Adkins, too, describes herself as “solution-focused and a business leader” reflecting the pragmatic and common sense leanings of the district.
Both candidates are seeking to tie the other to unpopular figures to convince voters they are not the right fit. For Adkins, she brings up Biden and Davids’ willingness to vote with him 100%, a figure Davids says is based off of a small sample of recorded votes.

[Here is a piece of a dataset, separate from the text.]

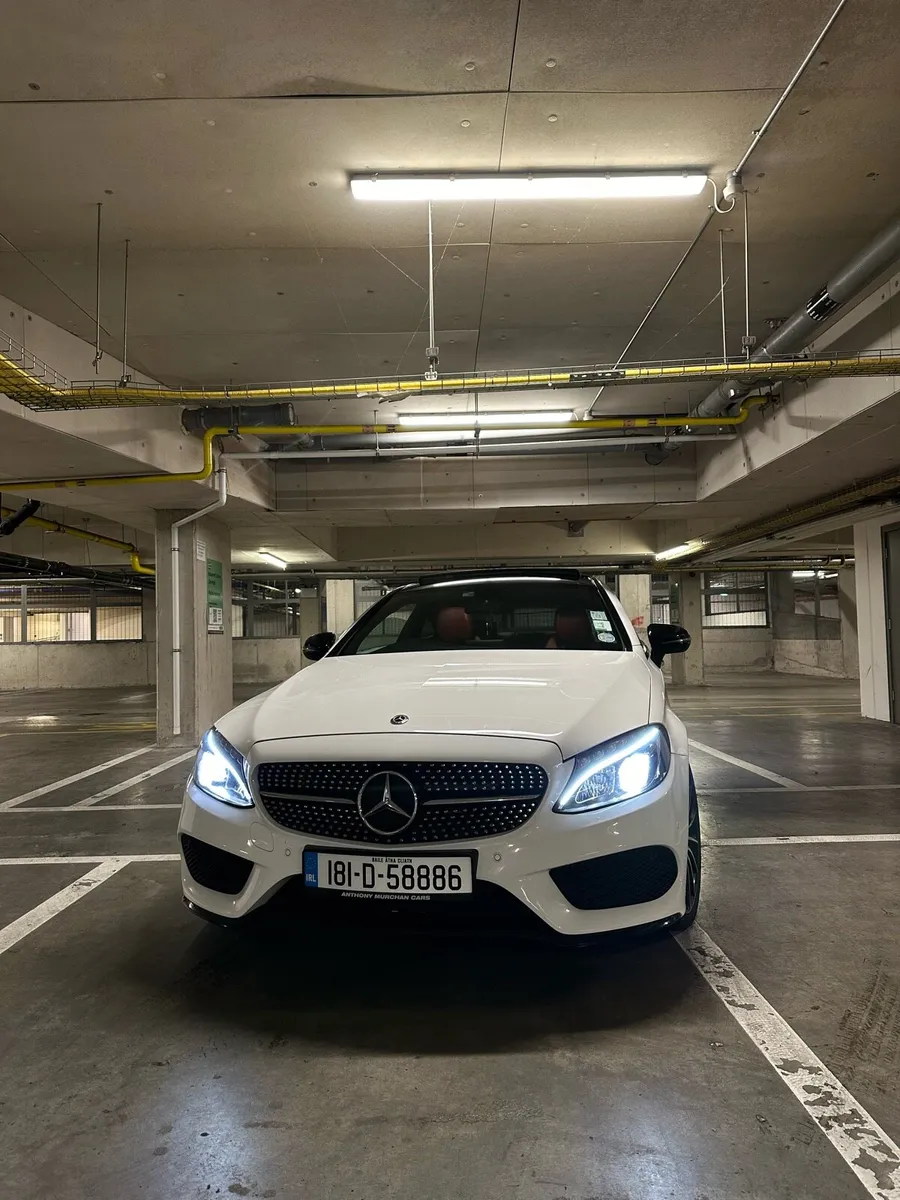 MERCEDES-BENZ C250 COUPE AUTOMATIC - Image 4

For Davids, the political albatross she’s trying to hang on Adkins’ neck is former Kansas governor and U.S. senator Sam Brownback, who was elected governor while Adkins headed the state GOP and later appointed Adkins to head a state board that reviews children’s programs and funding. Adkins notes she was not paid by the state of Kansas and was not part of Brownback’s administration.

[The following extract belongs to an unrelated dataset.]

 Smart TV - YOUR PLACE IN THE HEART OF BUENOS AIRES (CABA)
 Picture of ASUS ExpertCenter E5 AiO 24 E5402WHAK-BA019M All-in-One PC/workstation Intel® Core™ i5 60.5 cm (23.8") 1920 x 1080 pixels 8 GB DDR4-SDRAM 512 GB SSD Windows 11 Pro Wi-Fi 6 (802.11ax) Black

“Sam Brownback did so much damage to this state, in terms of decimating our public education funding. There were times when some of our public school systems had to go down to four days a week and our credit rating was downgraded,” Davids said.
“Her attempt to kind of distance herself from some of those things, it’s just very clear,” she said.
The Davids campaign was quick to jump on Adkins’ comments about Medicare drug negotiations the night of the debate, issuing a “fact check” pointing out Adkins supports the fiscal 2022 budget proposed by the Republican Study Committee, the House GOP’s biggest intraparty group.
The RSC budget opposed “efforts to index drug prices or to impose any price controls on pharmaceuticals.”
But Adkins herself was quick to say the day after the debate she did not mean to sound complimentary toward the idea.
“The federal government, as a payer when it comes to Medicare, can and should negotiate on drug prices to get the best possible drug price,” she said. But Adkins said she worried it would mean less research, a line the drug industry took in opposing the idea.
“In this country, we are capitalists and we have in health care a free market system and what we don’t want to do is discourage innovation when it comes to the future of life-saving drugs,” she said.
While the rural counties will likely help Adkins, both candidates held events on the first day of early voting within a mile and half of each other in Johnson County, underscoring its importance. Whose voters show up will go a long way toward determining who will win.
Jim Hissong, a 75-year-old semi-retired insurance salesman, held a closed-press “Ask Amanda” event for supporters at his house. Afterwards, he said his big issues are immigration and the economy.
“I have 16 grandkids and I’m getting really concerned about their future with what’s happening, I don’t know how else to say it,” he said.
Stephen Nachtsheim, a 24-year-old college graduate student studying biomedical communications, said he was not really “super invested” in either party but cast his early votes for Davids and other Democrats.
“I know that socially I’ve had friends who have had abortions and that are gay or trans and I think that, while I don’t believe that either side is kind of doing everything that I think should be done, I think that the Democrats are more in line with what I want to do in regards to personal freedom and liberty,” he said.